Mnyaa Habib Mohamed is still inconvenienced by the same challenge he faced three years ago: he cannot buy or pay for goods and services using local currencies in the East African Community (EAC) member countries.
This MP from Tanzania is a member of the East African legislative Assembly (EALA) – the Parliament of the EAC. Tanzania is one of the seven EAC Member States, along with Burundi, Democratic Republic of Congo, Kenya, Rwanda, South Sudan, and Uganda.
He shared his frustration on Wednesday, November 2, in Kigali, during an EALA session that was debating on the Report of its Committee on Legal, Rules and Privileges on the East African Community Surveillance, Compliance and Enforcement Commission Bill, 2022.

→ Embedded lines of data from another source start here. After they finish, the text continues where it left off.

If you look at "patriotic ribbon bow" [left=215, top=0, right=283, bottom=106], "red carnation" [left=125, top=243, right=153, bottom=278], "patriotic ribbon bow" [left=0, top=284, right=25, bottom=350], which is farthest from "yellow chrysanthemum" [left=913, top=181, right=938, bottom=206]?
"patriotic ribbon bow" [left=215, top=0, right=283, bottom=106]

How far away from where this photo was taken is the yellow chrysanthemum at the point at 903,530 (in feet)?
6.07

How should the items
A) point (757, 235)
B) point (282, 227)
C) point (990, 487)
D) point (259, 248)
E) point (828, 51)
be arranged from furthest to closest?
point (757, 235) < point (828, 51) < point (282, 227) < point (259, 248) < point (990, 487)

This is one of the four institutions expected to carry out much of the preparatory work for the creation of the EAC Monetary Union.
According to the Road Map adopted by the Council for the Establishment of the EAC Monetary Union, this Commission was supposed to be established by 2018.

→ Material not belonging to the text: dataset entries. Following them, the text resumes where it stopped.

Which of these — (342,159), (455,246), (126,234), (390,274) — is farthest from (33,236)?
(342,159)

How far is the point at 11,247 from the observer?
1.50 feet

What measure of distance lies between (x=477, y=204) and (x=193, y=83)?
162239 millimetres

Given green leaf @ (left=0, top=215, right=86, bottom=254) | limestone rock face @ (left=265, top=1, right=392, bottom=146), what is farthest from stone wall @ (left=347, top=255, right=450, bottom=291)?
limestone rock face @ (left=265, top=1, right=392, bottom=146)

The other three institutions are the East African Monetary Institute (EAMI), the EAC Financial Services Commission; and the EAC Statistics Commission.
Mohamed is one of the many EAC citizens who are suffering the effects of the delayed implementation of the region’s preparatory policies prior to achieving a monetary union by 2024.
"Three years ago, I was at Nairobi Airport, and I wanted to change South Sudan pounds; it was rejected in forex bureaus, ... I did not succeed,” he said.
A similar case, he said, occurred last month when he was at Nairobi Airport.
"I wanted to change Burundian francs to Kenyan shillings but it was not possible in all forex bureaus – I went to three at the Airport,” he revealed.
Also, he said that this week, he was unable to purchase products in Rwanda using Tanzanian shillings.
"Two days ago, here in Rwanda, I went to the supermarket, I took my Tanzanian shilling visa [card]; after buying a lot of things [collecting a lot of things to buy], it was rejected – it didn’t function I mean,” he said.
"But when I took my USD visa, then it worked, and I managed to buy all these things,” he added.
One would wonder what would happen in case he did not have the US Dollar-based digital payment tool.
"It is annoying that to date, what has been mentioned in the article five [of the EAC Monetary Union Protocol], for example, harmonise and coordinate their monetary and exchange rate policies; this has not been done at all,” he said, pointing out that they [EAC member countries] are lagging behind in terms of setting up the envisaged monetary union.
Need for a review of some requirements
The Protocol provides that, also as a prerequisite to the monetary union, the EAC Partner States should attain the macroeconomic convergence criteria specified in its Article 6 (2) and maintain the criteria for at least three consecutive years.
Those conditions that the Partner States undertake to attain include a ceiling on headline inflation overall (inflation considering the rise in prices of all the economy&039;s commodities, goods, and services) of 8 per cent; a ceiling on fiscal deficit, including grants of 3 per cent of Gross Domestic Product (GDP); a ceiling on gross public debt of 50 per cent of GDP in Net Present Value terms; and a [foreign] reserve cover of 4.5 months of imports.
MP Akol Rose Okullu from Uganda said that there is a need to review the convergence criteria, "because now as we speak, when you look at the requirements, I doubt that there is any country that satisfies the requirements for say, the debt equity ratio, the GDP per capita, the fiscal policies and others.”
"So, this is a red flag, definitely, that if you want to achieve the monetary union, and basing it on the convergence criteria as well as required by the Protocol, then it’s high time that the [EAC] Council [of Ministers] sits and sees how to make sure that the convergence criteria that we have now is reviewed in order to ensure that this Protocol is achieved,” she commented.